Following on from my previous entry I’ve recently read that Google have lifted the veil of secrecy on their data centres and are now showing the world how they make their DC’s highly efficient. They too, have opted for the decentralised Uninterruptible Power Supply. Well, actually it’s more than that. They’ve actually incorporated the UPS into the server itself. (See this article)

What they do is basically refit the power supply with a battery, intelligent charger and some DC/DC conversion. This makes perfect sense, as you gain efficiency by removing the DC-AC inverter stage as required by all other UPS systems, raising the efficiency from low 90′s to over 99%.

The trouble with this however, is that you can’t actually post fit. You need to have your server built with this technology incorporated at the beginning, and Google custom build their own servers in any case.

There is one big drawback however, and that is they’ve completely ignored power quality.
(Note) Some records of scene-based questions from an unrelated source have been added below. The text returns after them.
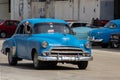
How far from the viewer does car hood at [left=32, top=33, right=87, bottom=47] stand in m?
16.7

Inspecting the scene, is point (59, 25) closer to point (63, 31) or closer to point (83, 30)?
point (63, 31)

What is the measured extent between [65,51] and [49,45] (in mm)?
590

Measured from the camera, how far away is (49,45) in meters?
16.5

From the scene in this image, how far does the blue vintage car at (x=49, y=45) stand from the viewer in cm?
1652

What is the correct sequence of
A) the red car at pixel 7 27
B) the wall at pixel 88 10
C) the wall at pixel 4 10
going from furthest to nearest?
the wall at pixel 4 10 → the wall at pixel 88 10 → the red car at pixel 7 27

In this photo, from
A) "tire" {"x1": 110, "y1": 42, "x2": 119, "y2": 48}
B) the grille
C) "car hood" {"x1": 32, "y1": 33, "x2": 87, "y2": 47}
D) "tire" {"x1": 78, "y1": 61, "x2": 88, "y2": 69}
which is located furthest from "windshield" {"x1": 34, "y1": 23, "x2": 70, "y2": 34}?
"tire" {"x1": 110, "y1": 42, "x2": 119, "y2": 48}

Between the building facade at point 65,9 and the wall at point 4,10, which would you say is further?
the wall at point 4,10

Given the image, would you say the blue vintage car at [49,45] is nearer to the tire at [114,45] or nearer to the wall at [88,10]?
the tire at [114,45]

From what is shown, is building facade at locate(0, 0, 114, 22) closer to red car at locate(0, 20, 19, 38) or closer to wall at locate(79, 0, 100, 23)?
wall at locate(79, 0, 100, 23)

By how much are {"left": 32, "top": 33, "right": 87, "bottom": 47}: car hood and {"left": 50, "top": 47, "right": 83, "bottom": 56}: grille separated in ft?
0.47

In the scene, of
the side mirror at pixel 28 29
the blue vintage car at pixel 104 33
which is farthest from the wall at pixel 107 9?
the side mirror at pixel 28 29

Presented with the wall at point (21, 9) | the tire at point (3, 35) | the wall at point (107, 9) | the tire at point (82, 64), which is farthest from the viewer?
the wall at point (21, 9)

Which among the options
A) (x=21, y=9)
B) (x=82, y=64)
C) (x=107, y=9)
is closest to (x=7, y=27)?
(x=107, y=9)

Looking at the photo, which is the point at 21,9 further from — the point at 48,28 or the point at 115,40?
the point at 48,28
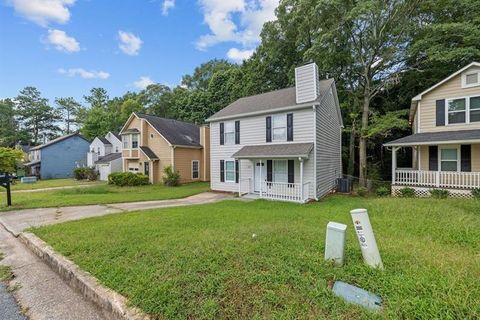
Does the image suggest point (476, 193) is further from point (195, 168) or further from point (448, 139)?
point (195, 168)

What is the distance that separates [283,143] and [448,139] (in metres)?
7.52

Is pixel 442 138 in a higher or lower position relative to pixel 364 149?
higher

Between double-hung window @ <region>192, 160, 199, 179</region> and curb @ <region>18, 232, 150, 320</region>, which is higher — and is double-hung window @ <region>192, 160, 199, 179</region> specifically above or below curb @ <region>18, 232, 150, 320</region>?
above

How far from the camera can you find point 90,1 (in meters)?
10.8

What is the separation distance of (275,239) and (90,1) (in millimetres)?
13176

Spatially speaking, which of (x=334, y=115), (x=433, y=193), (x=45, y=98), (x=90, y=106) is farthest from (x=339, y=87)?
(x=45, y=98)

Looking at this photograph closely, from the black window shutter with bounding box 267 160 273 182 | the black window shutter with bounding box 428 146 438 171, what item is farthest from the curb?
the black window shutter with bounding box 428 146 438 171

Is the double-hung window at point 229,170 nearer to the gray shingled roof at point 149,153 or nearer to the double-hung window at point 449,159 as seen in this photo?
the gray shingled roof at point 149,153

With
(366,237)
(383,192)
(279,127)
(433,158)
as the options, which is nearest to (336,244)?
(366,237)

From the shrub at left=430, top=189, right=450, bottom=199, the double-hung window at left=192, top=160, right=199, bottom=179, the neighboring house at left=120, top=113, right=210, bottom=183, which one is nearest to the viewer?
the shrub at left=430, top=189, right=450, bottom=199

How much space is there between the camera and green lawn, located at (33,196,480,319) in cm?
254

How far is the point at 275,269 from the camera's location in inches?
132

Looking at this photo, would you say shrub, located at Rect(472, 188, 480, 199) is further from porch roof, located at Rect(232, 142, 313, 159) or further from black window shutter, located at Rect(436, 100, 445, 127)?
porch roof, located at Rect(232, 142, 313, 159)

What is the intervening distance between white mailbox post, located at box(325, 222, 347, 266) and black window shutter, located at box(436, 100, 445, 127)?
13.3 meters
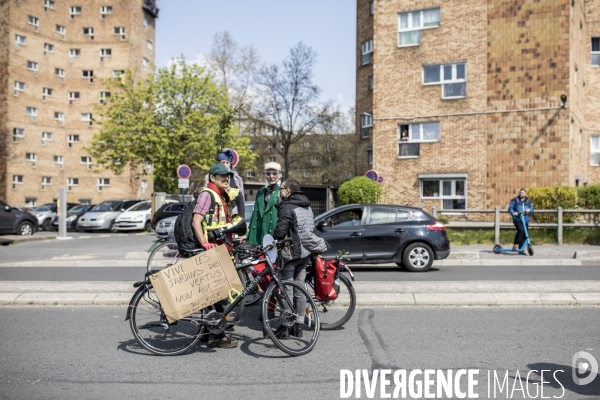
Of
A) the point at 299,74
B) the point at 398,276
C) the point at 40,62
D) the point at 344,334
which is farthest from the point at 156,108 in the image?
the point at 344,334

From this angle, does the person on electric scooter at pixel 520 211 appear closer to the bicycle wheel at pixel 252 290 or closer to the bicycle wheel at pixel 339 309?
the bicycle wheel at pixel 339 309

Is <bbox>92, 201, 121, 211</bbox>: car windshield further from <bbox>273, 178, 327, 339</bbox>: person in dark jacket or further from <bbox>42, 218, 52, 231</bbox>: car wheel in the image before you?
<bbox>273, 178, 327, 339</bbox>: person in dark jacket

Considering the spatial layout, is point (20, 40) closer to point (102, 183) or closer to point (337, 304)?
point (102, 183)

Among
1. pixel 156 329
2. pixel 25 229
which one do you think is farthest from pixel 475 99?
pixel 156 329

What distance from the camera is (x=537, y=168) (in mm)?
26125

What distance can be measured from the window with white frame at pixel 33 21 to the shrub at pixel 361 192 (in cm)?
4074

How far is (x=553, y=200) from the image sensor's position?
2142 centimetres

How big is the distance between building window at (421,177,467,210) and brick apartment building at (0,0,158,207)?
32427 mm

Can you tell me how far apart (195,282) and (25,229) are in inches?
949

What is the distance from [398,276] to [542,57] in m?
17.4

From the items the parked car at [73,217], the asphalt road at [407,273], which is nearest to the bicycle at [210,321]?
the asphalt road at [407,273]

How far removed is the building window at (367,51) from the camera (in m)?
36.6

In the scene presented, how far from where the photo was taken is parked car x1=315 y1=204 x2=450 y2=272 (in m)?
13.6

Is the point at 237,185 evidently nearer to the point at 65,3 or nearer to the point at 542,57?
the point at 542,57
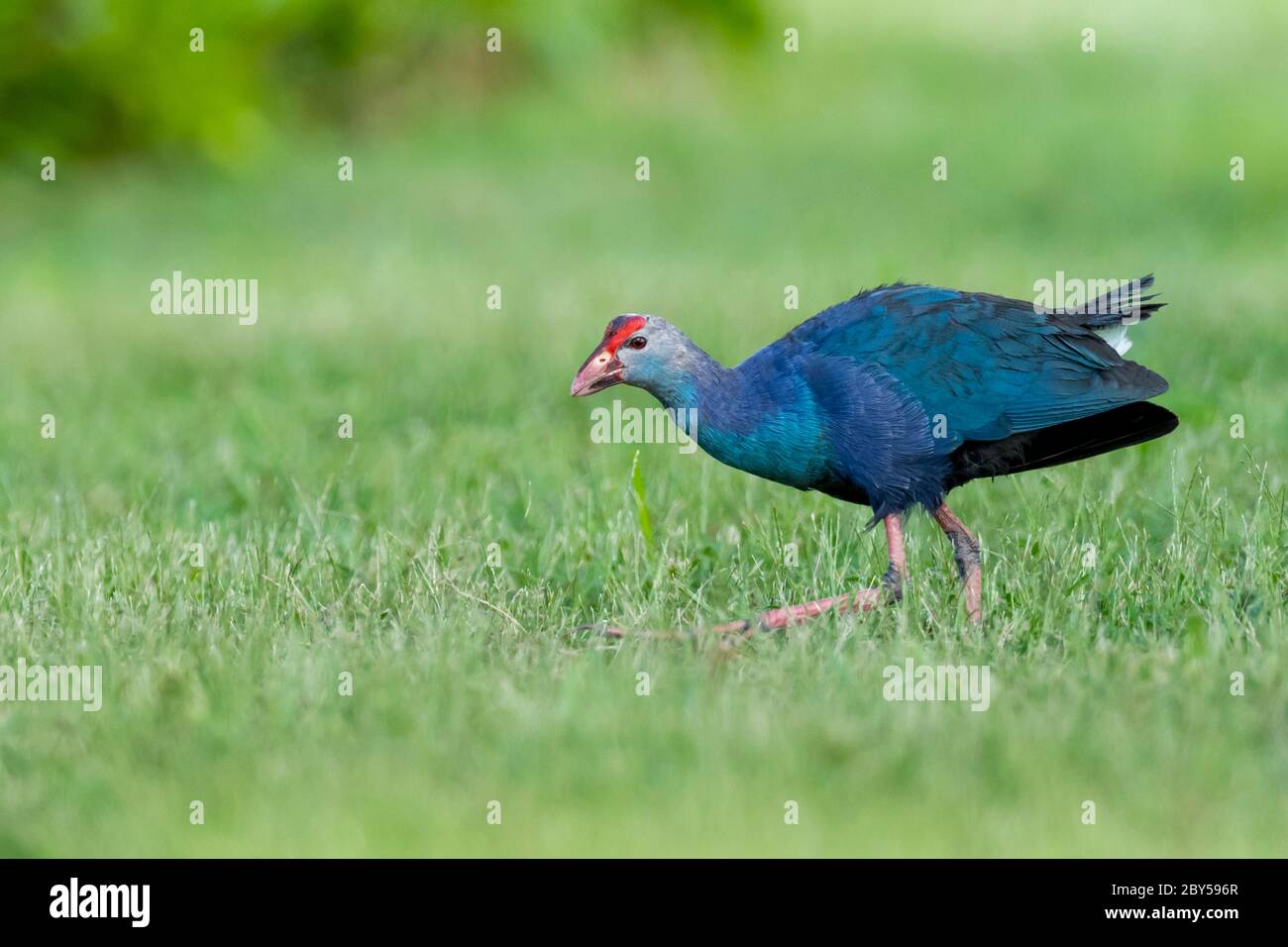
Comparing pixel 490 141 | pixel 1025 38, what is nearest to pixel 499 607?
pixel 490 141

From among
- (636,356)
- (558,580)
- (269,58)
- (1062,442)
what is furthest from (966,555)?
(269,58)

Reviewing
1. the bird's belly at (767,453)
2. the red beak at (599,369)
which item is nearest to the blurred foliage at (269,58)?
the red beak at (599,369)

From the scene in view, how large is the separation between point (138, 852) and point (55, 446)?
5097mm

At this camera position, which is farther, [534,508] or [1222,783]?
[534,508]

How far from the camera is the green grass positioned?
4188mm

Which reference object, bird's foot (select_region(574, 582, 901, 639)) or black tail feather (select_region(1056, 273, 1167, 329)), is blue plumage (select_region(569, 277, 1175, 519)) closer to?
black tail feather (select_region(1056, 273, 1167, 329))

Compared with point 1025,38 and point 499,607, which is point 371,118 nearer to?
point 1025,38

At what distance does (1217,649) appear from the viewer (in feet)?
16.4

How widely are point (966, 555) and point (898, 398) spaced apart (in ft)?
1.96

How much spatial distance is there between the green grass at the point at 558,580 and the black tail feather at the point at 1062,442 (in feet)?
1.14

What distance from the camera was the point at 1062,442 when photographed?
581 centimetres

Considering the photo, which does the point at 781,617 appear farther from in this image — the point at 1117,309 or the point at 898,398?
the point at 1117,309

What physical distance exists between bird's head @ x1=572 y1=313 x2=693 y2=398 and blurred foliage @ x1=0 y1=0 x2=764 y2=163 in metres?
12.2

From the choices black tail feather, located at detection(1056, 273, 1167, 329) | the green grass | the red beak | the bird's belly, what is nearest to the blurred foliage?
the green grass
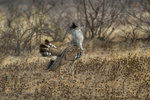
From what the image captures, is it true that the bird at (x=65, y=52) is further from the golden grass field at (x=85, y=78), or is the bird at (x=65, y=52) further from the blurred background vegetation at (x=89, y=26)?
the blurred background vegetation at (x=89, y=26)

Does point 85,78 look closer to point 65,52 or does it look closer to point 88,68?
point 88,68

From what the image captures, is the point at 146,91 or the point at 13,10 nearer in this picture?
the point at 146,91

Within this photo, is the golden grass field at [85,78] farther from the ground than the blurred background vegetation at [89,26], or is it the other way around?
the blurred background vegetation at [89,26]

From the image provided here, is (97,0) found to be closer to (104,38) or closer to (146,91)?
(104,38)

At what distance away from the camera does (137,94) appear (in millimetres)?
8172

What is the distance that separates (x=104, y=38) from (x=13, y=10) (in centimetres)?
880

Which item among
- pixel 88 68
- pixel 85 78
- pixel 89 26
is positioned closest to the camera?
pixel 85 78

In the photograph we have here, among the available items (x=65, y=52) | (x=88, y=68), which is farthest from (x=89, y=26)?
(x=65, y=52)

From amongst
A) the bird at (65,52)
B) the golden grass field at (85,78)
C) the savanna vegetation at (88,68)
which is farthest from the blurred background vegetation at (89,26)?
the bird at (65,52)

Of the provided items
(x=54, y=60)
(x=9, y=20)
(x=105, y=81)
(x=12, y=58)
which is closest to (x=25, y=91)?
(x=54, y=60)

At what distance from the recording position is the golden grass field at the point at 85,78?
8.45m

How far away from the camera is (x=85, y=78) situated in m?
9.89

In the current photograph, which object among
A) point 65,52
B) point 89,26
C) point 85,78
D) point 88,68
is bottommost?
point 85,78

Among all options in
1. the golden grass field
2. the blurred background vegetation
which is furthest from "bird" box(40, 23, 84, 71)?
the blurred background vegetation
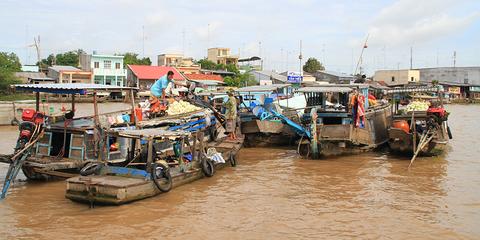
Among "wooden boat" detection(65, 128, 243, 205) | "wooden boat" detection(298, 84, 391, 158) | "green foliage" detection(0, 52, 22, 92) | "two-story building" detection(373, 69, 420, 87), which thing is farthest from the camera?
"two-story building" detection(373, 69, 420, 87)

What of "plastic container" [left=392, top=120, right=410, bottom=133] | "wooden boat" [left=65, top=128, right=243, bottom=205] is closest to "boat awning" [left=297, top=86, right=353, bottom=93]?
"plastic container" [left=392, top=120, right=410, bottom=133]

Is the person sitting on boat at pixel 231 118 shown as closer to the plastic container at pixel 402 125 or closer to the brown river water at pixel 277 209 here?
the brown river water at pixel 277 209

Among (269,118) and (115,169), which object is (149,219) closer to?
(115,169)

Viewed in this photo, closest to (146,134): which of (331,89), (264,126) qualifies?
(264,126)

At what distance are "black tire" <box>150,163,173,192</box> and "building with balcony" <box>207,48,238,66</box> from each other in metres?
53.2

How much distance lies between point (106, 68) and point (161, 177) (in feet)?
125

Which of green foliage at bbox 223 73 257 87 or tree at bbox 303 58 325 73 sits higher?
tree at bbox 303 58 325 73

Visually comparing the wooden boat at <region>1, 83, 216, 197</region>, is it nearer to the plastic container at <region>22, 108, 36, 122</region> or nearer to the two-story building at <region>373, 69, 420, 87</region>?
the plastic container at <region>22, 108, 36, 122</region>

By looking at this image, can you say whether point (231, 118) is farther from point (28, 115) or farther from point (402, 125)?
point (28, 115)

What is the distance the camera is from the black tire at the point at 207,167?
9781 millimetres

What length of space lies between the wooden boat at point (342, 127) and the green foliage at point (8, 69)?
27.7 metres

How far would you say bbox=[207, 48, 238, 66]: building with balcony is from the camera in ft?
203

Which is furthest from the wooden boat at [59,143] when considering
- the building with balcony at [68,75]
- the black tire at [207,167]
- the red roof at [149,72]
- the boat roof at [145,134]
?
the building with balcony at [68,75]

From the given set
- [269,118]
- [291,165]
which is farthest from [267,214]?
[269,118]
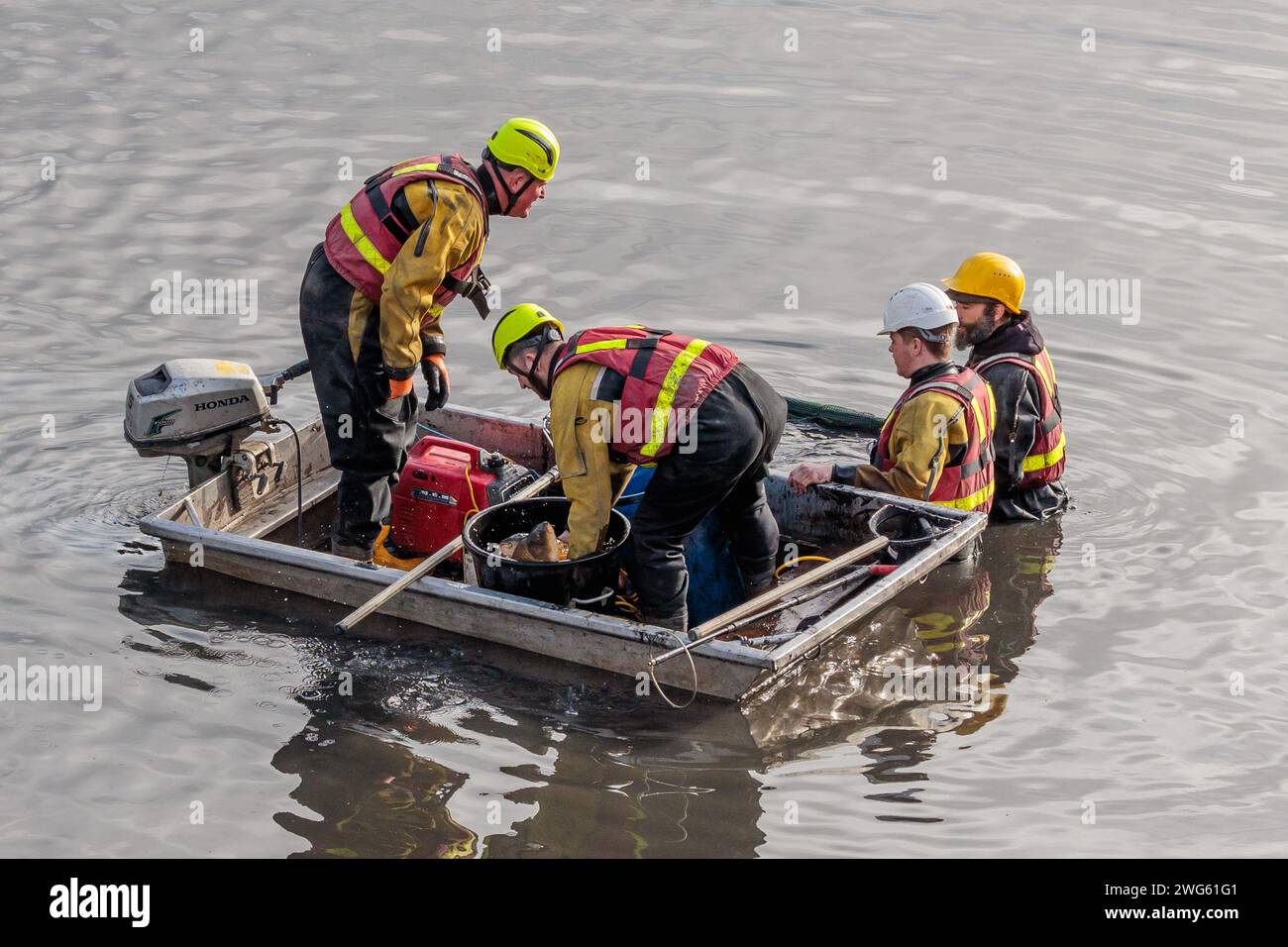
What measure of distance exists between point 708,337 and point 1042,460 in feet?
11.5

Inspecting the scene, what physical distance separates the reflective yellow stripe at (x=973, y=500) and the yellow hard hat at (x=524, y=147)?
2.49m

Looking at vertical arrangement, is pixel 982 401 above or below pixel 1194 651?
above

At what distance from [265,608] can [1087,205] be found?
8.59m

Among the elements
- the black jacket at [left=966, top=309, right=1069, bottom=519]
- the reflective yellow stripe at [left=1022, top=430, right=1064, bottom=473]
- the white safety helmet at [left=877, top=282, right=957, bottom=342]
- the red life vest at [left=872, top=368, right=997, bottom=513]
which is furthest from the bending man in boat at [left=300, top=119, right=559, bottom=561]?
the reflective yellow stripe at [left=1022, top=430, right=1064, bottom=473]

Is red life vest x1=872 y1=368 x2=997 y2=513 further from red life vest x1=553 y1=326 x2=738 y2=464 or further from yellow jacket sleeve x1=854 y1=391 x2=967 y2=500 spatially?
red life vest x1=553 y1=326 x2=738 y2=464

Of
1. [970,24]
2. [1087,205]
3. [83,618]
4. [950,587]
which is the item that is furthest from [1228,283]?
[83,618]

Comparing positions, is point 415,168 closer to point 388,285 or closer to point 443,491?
point 388,285

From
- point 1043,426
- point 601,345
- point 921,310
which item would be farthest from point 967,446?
point 601,345

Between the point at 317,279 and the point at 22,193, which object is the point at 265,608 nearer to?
the point at 317,279

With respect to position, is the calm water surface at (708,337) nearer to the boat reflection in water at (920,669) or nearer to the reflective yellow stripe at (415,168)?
the boat reflection in water at (920,669)

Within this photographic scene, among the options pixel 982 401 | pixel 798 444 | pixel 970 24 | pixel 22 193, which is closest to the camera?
pixel 982 401

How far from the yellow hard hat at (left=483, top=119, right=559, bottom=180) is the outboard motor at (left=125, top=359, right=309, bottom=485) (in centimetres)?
153

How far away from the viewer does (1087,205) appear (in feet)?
43.8

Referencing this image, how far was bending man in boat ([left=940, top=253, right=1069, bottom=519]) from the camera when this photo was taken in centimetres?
791
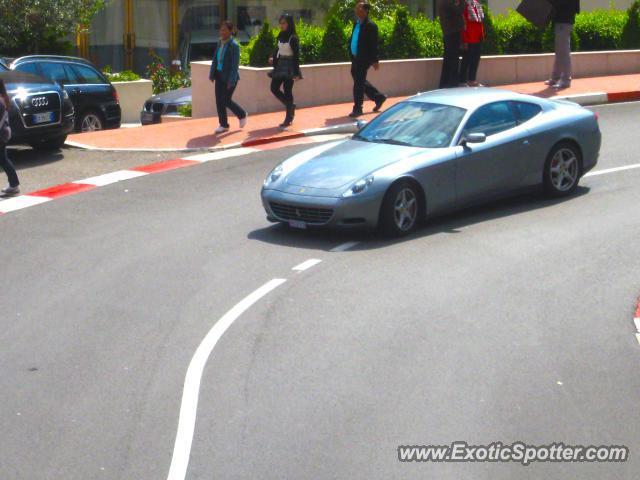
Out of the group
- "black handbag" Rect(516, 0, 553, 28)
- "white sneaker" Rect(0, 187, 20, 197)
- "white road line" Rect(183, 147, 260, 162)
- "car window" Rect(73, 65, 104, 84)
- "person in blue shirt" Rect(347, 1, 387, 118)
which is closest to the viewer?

It’s all very well making systems more efficient, but to do so at the expense of power quality seems false economy to me.

An Uninterruptible Power Supply does more than provide battery backup, it should condition the utility power so that any transients, surges, harmonics and all power quality problems are eradicated before they hit your server. Google’s approach seems to ignore this and they may be leaving themselves open to power problems as a result.

I agree with the decentralised approach however, you put the UPS in, as and when needed, saving the upfront costs. Ensuring the UPS are at capacity also has the efficiency benefit. Any problems with the UPS can be easily rectified (and will only effect the server it’s attached too) and probably more importantly, the UPS makes sure that only clean power enters the server.

I read this article about an Australian University to Save £200k by a variety of energy saving schemes, one of which was to use local UPS systems instead of a central UPS system.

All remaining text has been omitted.